The town of Laughlin, Nevada is a small cluster of gambling casinos and that’s about all. It’s just across the Colorado River from us. Yesterday, after an afternoon of being cloistered in the trailer by a hellacious desert wind, we were looking for some diversion so we thought, what the hell, and drove over the bridge to have a look at the casinos there.

Our report: We weren’t expecting Casino Royale and we weren’t disappointed. There were no baccarat tables with tuxedoed James Bond types. No beautiful, bejeweled women at their sides. No, the clientele at Laughlin is more like what you’d see in a check-out line at Walmart – which was fine with me because I was dressed in wrinkled hiking pants, t-shirt, and lime-green Crocs.

We wandered through several establishments taking in the sights and sounds but didn’t even bother to play our customary five dollars of “mad money.” That’s because the mechanical “one-arm bandits” of old, the slot machines that had a lever you pull, have all been replaced by electronic, card-reading devices. It was the feel of pulling that lever that I enjoyed (and, of course, the clink of all those coins dropping into the tray.)
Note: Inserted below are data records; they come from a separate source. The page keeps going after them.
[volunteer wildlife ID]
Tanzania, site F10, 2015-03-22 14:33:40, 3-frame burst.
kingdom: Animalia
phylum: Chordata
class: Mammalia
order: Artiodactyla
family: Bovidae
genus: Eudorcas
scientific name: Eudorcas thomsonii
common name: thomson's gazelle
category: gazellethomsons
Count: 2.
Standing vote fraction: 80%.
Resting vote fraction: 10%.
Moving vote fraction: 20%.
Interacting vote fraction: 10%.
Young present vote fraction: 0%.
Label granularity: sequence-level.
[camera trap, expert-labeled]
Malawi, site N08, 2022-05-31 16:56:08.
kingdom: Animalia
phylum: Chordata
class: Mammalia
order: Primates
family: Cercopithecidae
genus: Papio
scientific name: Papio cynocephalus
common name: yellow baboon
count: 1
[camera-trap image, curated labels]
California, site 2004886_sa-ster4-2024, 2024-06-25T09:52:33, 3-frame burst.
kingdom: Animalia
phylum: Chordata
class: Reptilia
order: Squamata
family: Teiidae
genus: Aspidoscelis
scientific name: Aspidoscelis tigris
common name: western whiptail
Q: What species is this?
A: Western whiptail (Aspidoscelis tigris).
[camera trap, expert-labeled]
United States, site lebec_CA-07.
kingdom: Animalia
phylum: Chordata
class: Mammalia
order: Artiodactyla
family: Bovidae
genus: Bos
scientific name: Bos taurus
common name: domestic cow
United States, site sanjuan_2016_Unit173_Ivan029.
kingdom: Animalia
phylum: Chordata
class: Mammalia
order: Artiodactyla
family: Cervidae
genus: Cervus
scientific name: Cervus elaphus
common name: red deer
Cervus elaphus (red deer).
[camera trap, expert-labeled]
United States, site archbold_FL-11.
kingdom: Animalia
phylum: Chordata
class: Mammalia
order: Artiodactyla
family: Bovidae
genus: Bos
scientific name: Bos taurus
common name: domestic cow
Looking around at the hundreds of gamblers, each intently focused on his or her game of chance, it occurred to me that I was witnessing a distinct segment of our population. Whatever else they were (“wrinkled, overweight, cigarette-smoking” come to mind) they were all optimists. Who else would willingly engage in such risk taking, knowing that the odds are stacked against them from the start? Of course they know The House has the advantage but in the recesses of their brains I imagine they’re all saying “Today I’m going to be lucky!” That’s the very definition of optimism.

While I didn’t win big at the poker table, all in all my evening was a success. I met this little hottie at the penny slots. She came home with me and we had a real good time.


We’re getting restless again and expect to be moving on tomorrow. We’ll probably relocate to another campground on the other side of the lake called Cottonwood Cove. It’s isolated so we may not have cell service which will mean no updates to Chelan Traveler for the duration of our stay. “Try, try, try to understand.”